(TEXT UNDER STUDY)
Politics

Pro-Choice Susan Collins Put a Stake in the Heart of Roe

Why is she pretending to be shocked at its demise?

Susan Collins sits in a blue top, behind a set of microphones, gazing to the left.
She knew what was coming. Sarah Silbiger/Pool/AFP via Getty Images

Nearly four years ago, against the wishes of the majority of her constituents, Sen. Susan Collins cast a critical vote to confirm Brett Kavanaugh to the Supreme Court.

In a lengthy speech explaining her decision, the Republican from Maine brushed off concerns that Kavanaugh would vote to overturn Roe v. Wade. Even among Supreme Court nominees, Collins said, Kavanaugh’s respect for precedent was exceptionally solid.

“In his testimony, he noted repeatedly that Roe had been upheld by Planned Parenthood v. Casey, describing it as a precedent,” she said. “When I asked him, ‘Would it be sufficient to overturn a long-established precedent if five current justices believed that it was wrongly decided?’ he emphatically said, ‘No.’ ”

Of course, the leaked draft of Justice Sam Alito’s majority Supreme Court opinion overturning Roe bears out what political observers on both the left and right have known for years: Kavanaugh was lying through his teeth.

When Donald Trump nominated him to the court, Kavanaugh already had a record of flouting precedent. (He had also written, as a judge on the D.C. Circuit Court, that the government’s interest in “favoring fetal life” justified the Trump administration’s efforts to prevent an undocumented minor from terminating her pregnancy.) Collins supported him anyway. She had the same guileless faith—or performance of guileless faith—in Neil Gorsuch, whom she voted to confirm in 2017. When asked the following year whether Gorsuch, a demonstrably precedent-overruling justice, would try to overturn Roe, Collins objected. “He pointed out to me that he is a co-author of a whole book on precedent,” she said.
(End TEXT UNDER STUDY)
* [ACTIVITY LIST]:
a. Copy the passage of the Susan Collins article from "Of course, the" up to and including "through his teeth.".
b. Extend the article on Susan Collins and Roe v. Wade, picking up after its last sentence.
(PROVIDED DATA)
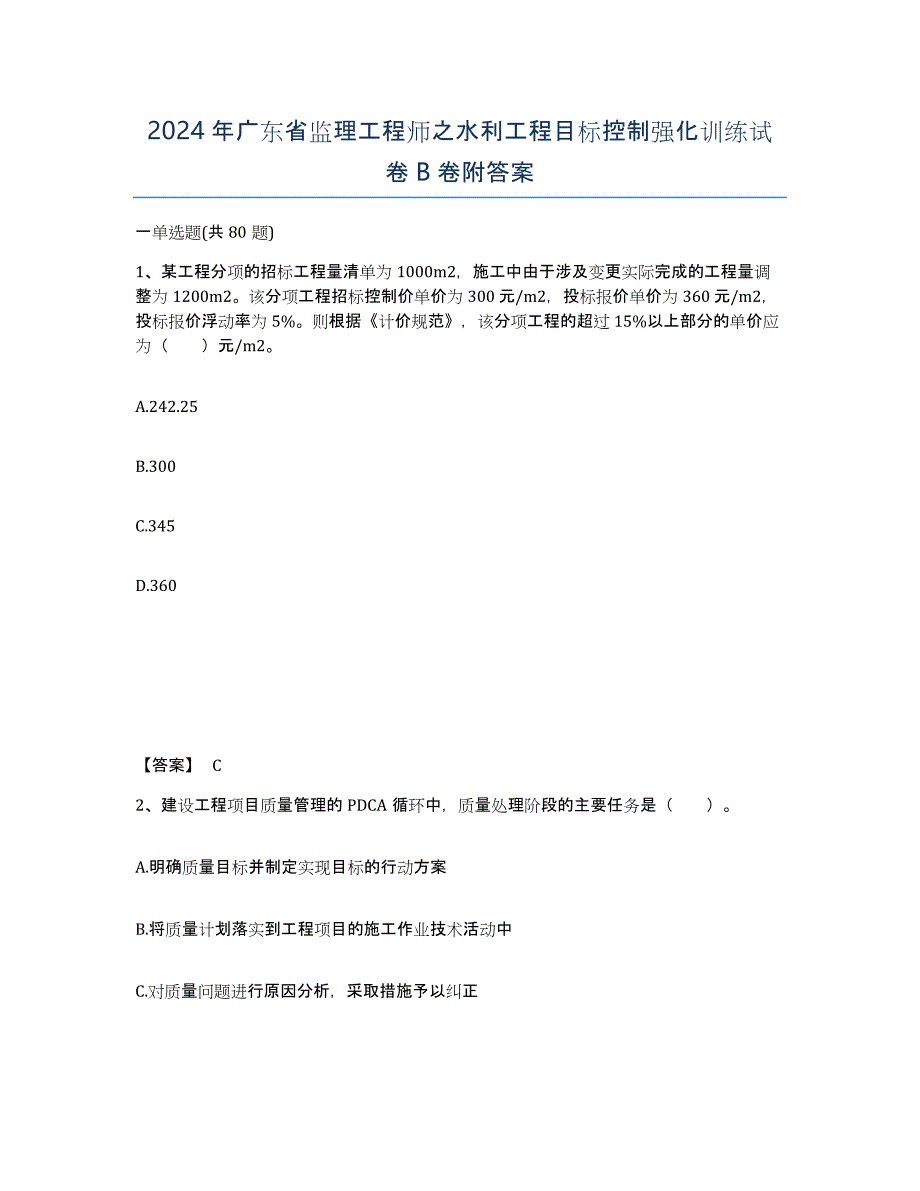 2024年广东省监理工程师之水利工程目标控制强化训练试卷B卷附答案_第1页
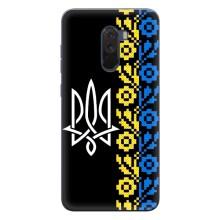 Силіконовый Чохол на Xiaomi POCO F1 – Герб и вишиванка
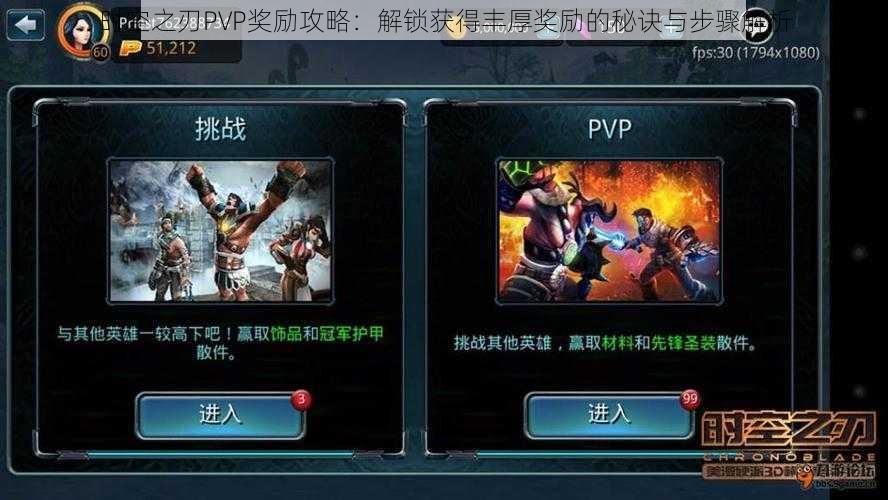 时空之刃PVP奖励攻略：解锁获得丰厚奖励的秘诀与步骤解析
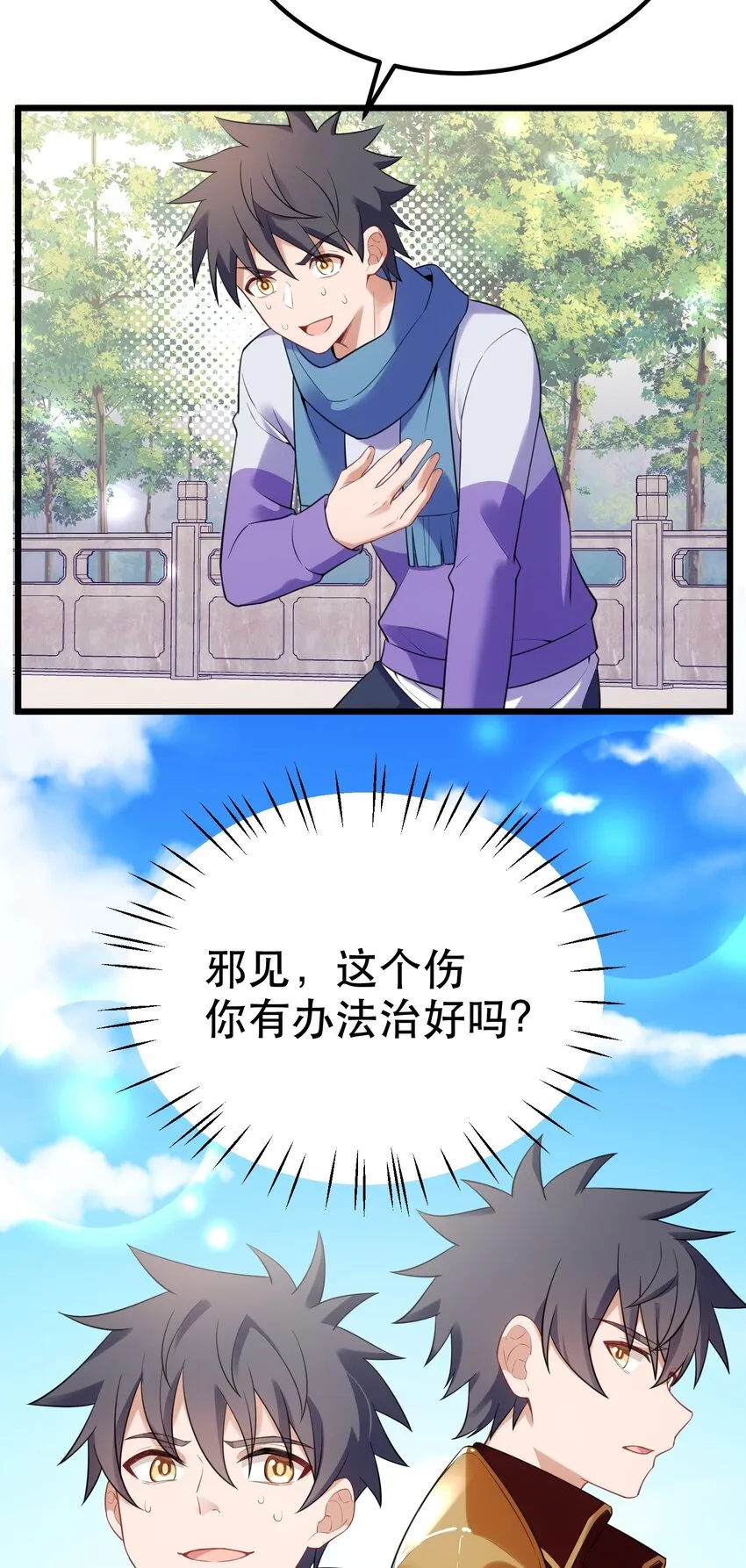 103 祸源……绮语 第44页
(End PROVIDED DATA)
* [ANSWERS BY TASK]:
a.
Of course, the leaked draft of Justice Sam Alito’s majority Supreme Court opinion overturning Roe bears out what political observers on both the left and right have known for years: Kavanaugh was lying through his teeth.

b.
So, if we take her at her word, Collins was the only person in the world who was surprised to learn on Monday that Kavanaugh and Gorsuch voted to overturn Roe. “If this leaked draft opinion is the final decision and this reporting is accurate, it would be completely inconsistent with what Justice Gorsuch and Justice Kavanaugh said in their hearings and in our meetings in my office,” she said on Tuesday.

Collins is no dummy. It seems unlikely that the veteran politician was duped by some slick misdirection from two consecutive Supreme Court nominees. The reality of her situation, now, is clear: She never much cared about Roe to begin with.

It’s classic her: Collins’ record in the Senate is speckled with ostensibly bold moves that, upon closer examination, function more like feints. She helped save the Affordable Care Act by casting a decisive vote against the Republican Party’s attempted repeal, then turned around and voted to repeal the individual mandate. She voted against Betsy DeVos for Trump’s secretary of education—but only after voting to greenlight the nomination in committee and send it to a full vote. She made a strong defense of Planned Parenthood when she voted against the ACA repeal, then defamed Planned Parenthood in her support of Kavanaugh, erroneously accusing the group of mounting knee-jerk, partisan campaigns against previous justices.

She has taken some seemingly principled steps to protect the country from the worst of her own party, but only once her ineffectuality was guaranteed. Her vote to convict Trump after his second impeachment trial came with the knowledge that the Senate would not meet the two-thirds threshold required to convict. Ditto the bill she introduced in February with Sen. Lisa Murkowski, which would codify the protections of Roe in U.S. law. The Senate does not have a filibuster-proof supermajority in favor of abortion rights, so the bill is going nowhere. Collins knows that—and she only proposed the bill in response to a more progressive, comprehensive abortion rights bill introduced by Democrats.

[Read: All the Ways Alito’s Opinion Might Criminalize Pregnancy]

In other words, Collins is much more invested in her own thinly sourced image as a plainspoken, even-handed political moderate than she is in any particular policy outcome. Her reasons for this, I imagine, are both personal and political: She likes to think of herself as an independent thinker who stands apart from her peers, and she must studiously calibrate her politics to the peculiar wavelength of the voting public in Maine.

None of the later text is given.